Exercise details — Quote the passage on localizing source code word for word, starting at the words "[0019] In some" and ending after "JavaScript function.".

Further, the machine-learning engine may be trained using string
candidates previously classified as displayed literals. In another
example, the localization system may display, to a human agent, a
portion of the source code file 104 that includes the first string
candidate 106, the third string candidate 110, and the fourth
string candidate 112 (and possibly other portions of text and/or
symbols), and ask a human agent to classify the text and/or symbols
as being a displayed literal or not being a displayed literal.
Thus, the localization system may receive an indication from the
human agent that the first string candidate 106, the third string
candidate 110, and the fourth string candidate 112 are displayed
literals.
[0018] At 122, the localization system may generate a pivot source
code file of the application based at least in part on replacing
the displayed literals with identification tokens within the source
code file. For example, the localization system may generate a
first identification token 124, a second identification token 126,
and a third identification token 128. In some examples, the first
identification token 124, the second identification token 126, and
the third identification token 128 may individually correspond to
one of the first displayed literal 116, the second displayed
literal 118, and the third displayed literal 120. Further, the
localization system may replace the first displayed literal 116,
the second displayed literal 118, and the third displayed literal
120 with their corresponding identification token within the source
code file 104 to generate intermediary or pivot source code file
130. In some examples, individual identification tokens may include
a function that returns a displayed literal in a specified
language. For example, the first identification token 124 may
return the first displayed literal 116 in a specified language when
the source code 104 of the code is executed. Thus, the pivot source
code file 130 will display the first displayed literal 116, the
second displayed literal 118, and the third displayed literal 120
in the specified language when the pivot source code file 130 is
executed within an application, such as within a web browser.
[0019] In some examples, the identification token may include a
JavaScript function, a Java Server Pages function, an Active Server
Pages function, a Hypertext Preprocessor ("PHP") function, or any
other server side template function. For instance, if the source
code file includes HTML, the localization system may replace a
displayed literal with a Java Server Pages function. In another
instance, if the source code file includes JavaScript, the
localization system may replace a displayed literal with a
JavaScript function.

Data section —
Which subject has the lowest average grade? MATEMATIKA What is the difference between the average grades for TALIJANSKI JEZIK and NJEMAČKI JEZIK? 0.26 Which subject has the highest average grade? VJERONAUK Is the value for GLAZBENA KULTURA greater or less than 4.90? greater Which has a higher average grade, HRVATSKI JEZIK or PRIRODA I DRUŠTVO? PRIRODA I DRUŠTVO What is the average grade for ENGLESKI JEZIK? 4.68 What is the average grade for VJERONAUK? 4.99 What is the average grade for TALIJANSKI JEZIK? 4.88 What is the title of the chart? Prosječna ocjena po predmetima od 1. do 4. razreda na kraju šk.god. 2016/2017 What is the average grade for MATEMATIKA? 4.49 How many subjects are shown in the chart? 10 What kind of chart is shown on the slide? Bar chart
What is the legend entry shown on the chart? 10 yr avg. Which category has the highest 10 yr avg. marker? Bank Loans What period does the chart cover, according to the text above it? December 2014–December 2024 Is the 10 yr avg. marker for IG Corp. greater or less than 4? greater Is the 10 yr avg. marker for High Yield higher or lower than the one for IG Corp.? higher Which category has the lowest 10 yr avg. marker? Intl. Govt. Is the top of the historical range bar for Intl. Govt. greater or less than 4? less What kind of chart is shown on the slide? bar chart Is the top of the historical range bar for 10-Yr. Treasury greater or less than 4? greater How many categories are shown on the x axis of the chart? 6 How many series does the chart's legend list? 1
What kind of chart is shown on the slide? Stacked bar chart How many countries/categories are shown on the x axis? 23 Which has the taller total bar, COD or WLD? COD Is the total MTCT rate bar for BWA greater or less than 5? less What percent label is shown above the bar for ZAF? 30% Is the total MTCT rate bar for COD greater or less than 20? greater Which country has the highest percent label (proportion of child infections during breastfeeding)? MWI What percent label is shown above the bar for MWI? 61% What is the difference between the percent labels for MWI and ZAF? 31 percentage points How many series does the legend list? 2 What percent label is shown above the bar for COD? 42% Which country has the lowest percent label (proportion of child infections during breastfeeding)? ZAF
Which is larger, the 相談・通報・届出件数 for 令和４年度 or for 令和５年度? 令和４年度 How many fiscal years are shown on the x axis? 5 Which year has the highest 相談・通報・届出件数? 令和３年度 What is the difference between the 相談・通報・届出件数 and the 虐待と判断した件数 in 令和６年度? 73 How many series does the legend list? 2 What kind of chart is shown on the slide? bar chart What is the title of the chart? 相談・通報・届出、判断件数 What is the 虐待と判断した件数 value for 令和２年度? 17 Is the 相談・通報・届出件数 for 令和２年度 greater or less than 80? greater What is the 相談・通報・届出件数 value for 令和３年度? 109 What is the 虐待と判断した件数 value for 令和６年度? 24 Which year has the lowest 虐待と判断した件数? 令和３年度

Output of the task —
[0019] In some examples, the identification token may include a
JavaScript function, a Java Server Pages function, an Active Server
Pages function, a Hypertext Preprocessor ("PHP") function, or any
other server side template function. For instance, if the source
code file includes HTML, the localization system may replace a
displayed literal with a Java Server Pages function. In another
instance, if the source code file includes JavaScript, the
localization system may replace a displayed literal with a
JavaScript function.